Department of Biomedical Informatics, College of Medicine, The Ohio State University, Columbus, Ohio.
Pelotonia Institute for Immuno-Oncology, The Ohio State University Comprehensive Cancer Center, Columbus, Ohio.
Cancer Res Commun. 2024 Feb 5;4(2):293-302. doi: 10.1158/2767-9764.CRC-23-0213.
Evidence supports significant interactions among microbes, immune cells, and tumor cells in at least 10%-20% of human cancers, emphasizing the importance of further investigating these complex relationships. However, the implications and significance of tumor-related microbes remain largely unknown. Studies have demonstrated the critical roles of host microbes in cancer prevention and treatment responses. Understanding interactions between host microbes and cancer can drive cancer diagnosis and microbial therapeutics (bugs as drugs). Computational identification of cancer-specific microbes and their associations is still challenging due to the high dimensionality and high sparsity of intratumoral microbiome data, which requires large datasets containing sufficient event observations to identify relationships, and the interactions within microbial communities, the heterogeneity in microbial composition, and other confounding effects that can lead to spurious associations. To solve these issues, we present a bioinformatics tool, microbial graph attention (MEGA), to identify the microbes most strongly associated with 12 cancer types. We demonstrate its utility on a dataset from a consortium of nine cancer centers in the Oncology Research Information Exchange Network. This package has three unique features: species-sample relations are represented in a heterogeneous graph and learned by a graph attention network; it incorporates metabolic and phylogenetic information to reflect intricate relationships within microbial communities; and it provides multiple functionalities for association interpretations and visualizations. We analyzed 2,704 tumor RNA sequencing samples and MEGA interpreted the tissue-resident microbial signatures of each of 12 cancer types. MEGA can effectively identify cancer-associated microbial signatures and refine their interactions with tumors.

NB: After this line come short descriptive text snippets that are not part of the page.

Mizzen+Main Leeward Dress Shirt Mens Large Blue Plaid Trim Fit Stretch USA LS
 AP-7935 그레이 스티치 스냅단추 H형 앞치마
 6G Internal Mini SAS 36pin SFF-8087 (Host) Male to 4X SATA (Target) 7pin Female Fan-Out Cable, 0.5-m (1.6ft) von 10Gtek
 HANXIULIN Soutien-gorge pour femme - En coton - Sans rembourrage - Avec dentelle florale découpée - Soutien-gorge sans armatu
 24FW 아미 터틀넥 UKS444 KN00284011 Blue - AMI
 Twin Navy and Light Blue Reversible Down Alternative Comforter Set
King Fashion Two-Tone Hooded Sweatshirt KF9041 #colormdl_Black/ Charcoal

Studying the tumor microbiome in high-throughput sequencing data is challenging because of the extremely sparse data matrices, heterogeneity, and high likelihood of contamination. We present a new deep learning tool, MEGA, to refine the organisms that interact with tumors.
至少有 10%-20%的人类癌症中存在微生物、免疫细胞和肿瘤细胞之间的显著相互作用的证据,这强调了进一步研究这些复杂关系的重要性。然而,与肿瘤相关的微生物的意义和重要性在很大程度上仍然未知。研究表明宿主微生物在癌症预防和治疗反应中起着关键作用。了解宿主微生物与癌症之间的相互作用可以推动癌症诊断和微生物治疗(以菌治菌)。由于肿瘤内微生物组数据的高维性和高度稀疏性,计算鉴定癌症特异性微生物及其关联仍然具有挑战性,这需要包含足够事件观察的大型数据集来识别关系,以及微生物群落内的相互作用、微生物组成的异质性以及其他可能导致虚假关联的混杂效应。为了解决这些问题,我们提出了一种生物信息学工具,微生物图注意力(MEGA),以识别与 12 种癌症类型最密切相关的微生物。我们在一个由 Oncologic Research Information Exchange Network 中的九个癌症中心组成的联盟的数据集上展示了它的实用性。该软件包有三个独特的功能:物种-样本关系用图注意力网络表示和学习;它结合了代谢和系统发育信息,以反映微生物群落内的复杂关系;它提供了多种关联解释和可视化功能。我们分析了 2704 个肿瘤 RNA 测序样本,MEGA 解释了 12 种癌症类型中每种癌症的组织驻留微生物特征。MEGA 可以有效地识别与癌症相关的微生物特征,并优化其与肿瘤的相互作用。
由于高通量测序数据的极度稀疏数据矩阵、异质性和高污染可能性,研究肿瘤微生物组具有挑战性。我们提出了一种新的深度学习工具 MEGA,用于优化与肿瘤相互作用的生物体。